Ceil simplifier in booster

[goodlyrottenapple]

The use of #Ceil in the old backend stems from partial functions in the semantics. The three main issues with the design of partiality checking in the old backend are:

• fully dynamic checks which take a lot of time
• ceil computation is part of the general simplification engine which makes it difficult to debug and collect statistics on
• ceil terms are mixed in with predicates and configurations

As a result of the last two points especially, we want to implement the ceil/definedness checker to be a (somewhat) separate pass during rewriting, which should make it easier to scrutinise and maintain. We also want to shift to a partially static definedness analysis (already implemented for rewrite rules in runtimeverification/hs-backend-booster#402), with the hope that a semantics writer could eventually make the ceil checks fully static. What we mean by this is that instead of computing the definedness for every instance of a partial function call, we could instead insert the definedness conditions of partial functions at call sities in rewrite rules. For example, given the rule

rule foo(X) => 10 mod X

and given the definedness condition for A mod B being B > 0, the static checker would transform the above rule into

rule foo(X) => 10 mod X requires X > 0

The goal of making the dynamic ceil check a separate pass is more difficult, since the way we will compute #Ceil for a given partial function will either be to:

1. check for a ceil rule for the particular function, e.g. #Ceil(X mod Y) = Y > 0. If this rule exists, we continue checking whether the predicate Y > 0 holds.
2. if no user specified ceil rule exists, we will have to apply function evaluation/simplification to the partial function and then either
   1. fail, because we cannot apply any function rules (note: this might be tricky, especially with some inputs to the function being symbolic
   2. apply the function and check if the rewritten term contains any partial functions. If not, the original term under #Ceil is defined, otherwise, recursively check definedness of all new partial function calls.
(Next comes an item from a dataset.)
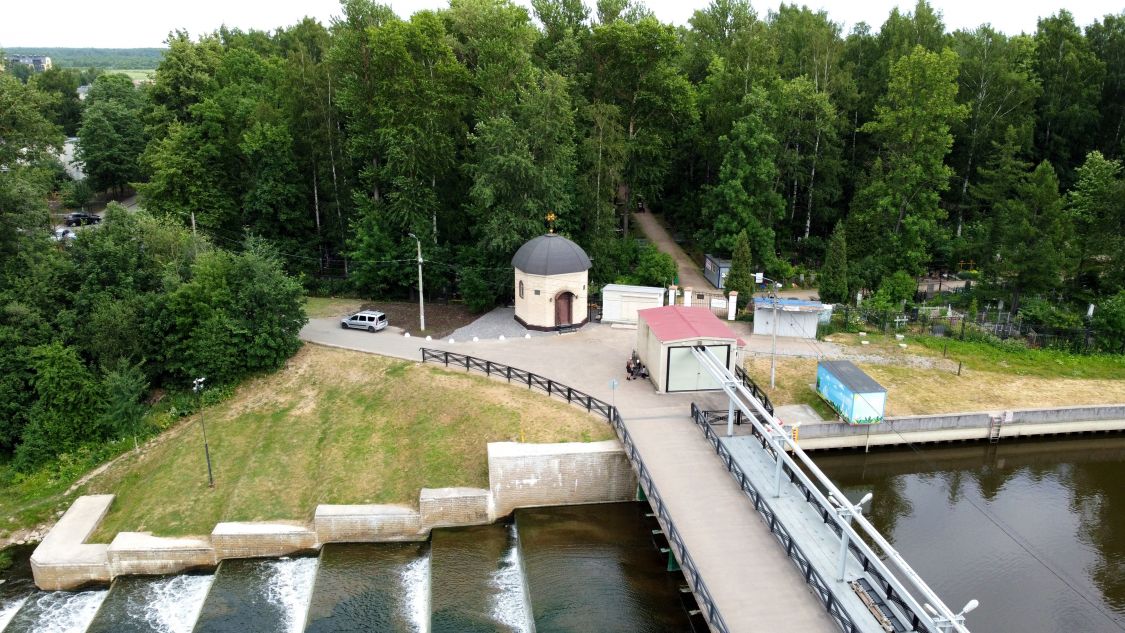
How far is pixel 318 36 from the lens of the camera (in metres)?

See runtimeverification/haskell-backend#3772 for a discussion on how to refactor the different simplification/evaluation procedures in the booster in such a way as to avoid one giant mutually recursive ball of functions (as is the case in the old backend).
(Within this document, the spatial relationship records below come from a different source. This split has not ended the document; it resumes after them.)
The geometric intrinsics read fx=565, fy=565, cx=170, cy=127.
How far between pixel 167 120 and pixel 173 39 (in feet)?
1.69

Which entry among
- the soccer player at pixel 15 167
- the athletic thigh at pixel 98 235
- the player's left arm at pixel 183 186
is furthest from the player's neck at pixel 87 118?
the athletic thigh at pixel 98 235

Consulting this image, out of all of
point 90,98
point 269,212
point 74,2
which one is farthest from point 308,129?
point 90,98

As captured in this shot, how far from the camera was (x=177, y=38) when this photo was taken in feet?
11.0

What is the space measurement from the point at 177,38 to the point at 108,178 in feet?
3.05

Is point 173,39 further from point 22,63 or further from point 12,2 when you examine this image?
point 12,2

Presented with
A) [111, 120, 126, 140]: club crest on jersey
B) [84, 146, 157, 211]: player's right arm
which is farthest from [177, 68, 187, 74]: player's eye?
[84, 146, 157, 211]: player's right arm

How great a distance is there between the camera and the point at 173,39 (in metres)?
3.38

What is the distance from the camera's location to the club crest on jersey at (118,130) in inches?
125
We already internalise and store ceil conditions separately from the configuration and the predicates, and once the old backend is removed, the user should never receive a #Ceil predicate as a response. Instead, we should augment the RPC types with a suitable set of errors, indicating that a partial function application could not be determined to be preserving definedness.

[ehildenb]

If we're adding boolean requires clauses by default, then we're changing the users transition system, which I don't think is a good idea. I think better is:

• Warn the user about the extra condition that must be checked for the given rule at kompile time, maybe they just forgot to add that extra condition?
• Store that particular condition separately than the requires clause when loading the rule, ideally store it as the original Ceil condition, which then can be discharged dynamically before attempting the side-condition evaluation. We would have to have yet another separate bunch of Ceil conditions associated with any potential non-defindeness in the requires clause as well.

[goodlyrottenapple]

I think storing the computed condition separately is probably the way to go. I'm not sure the user should be required to add this condition manually. This could result in rules which contain partial functions on the RHS to have huge custom written requires clauses which manually copy the ceil conditions for that partial symbol.

Computing these conditions at load time and then storing them separately would also produce better error messages, If the evaluation of such condition is indeterminate or false. I.e. rather than saying the rule did not apply, we return something along the lines of, the rule is applicable but we could not determine whether definiteness would be preserved or worse, this rule somehow leads to an undefined state.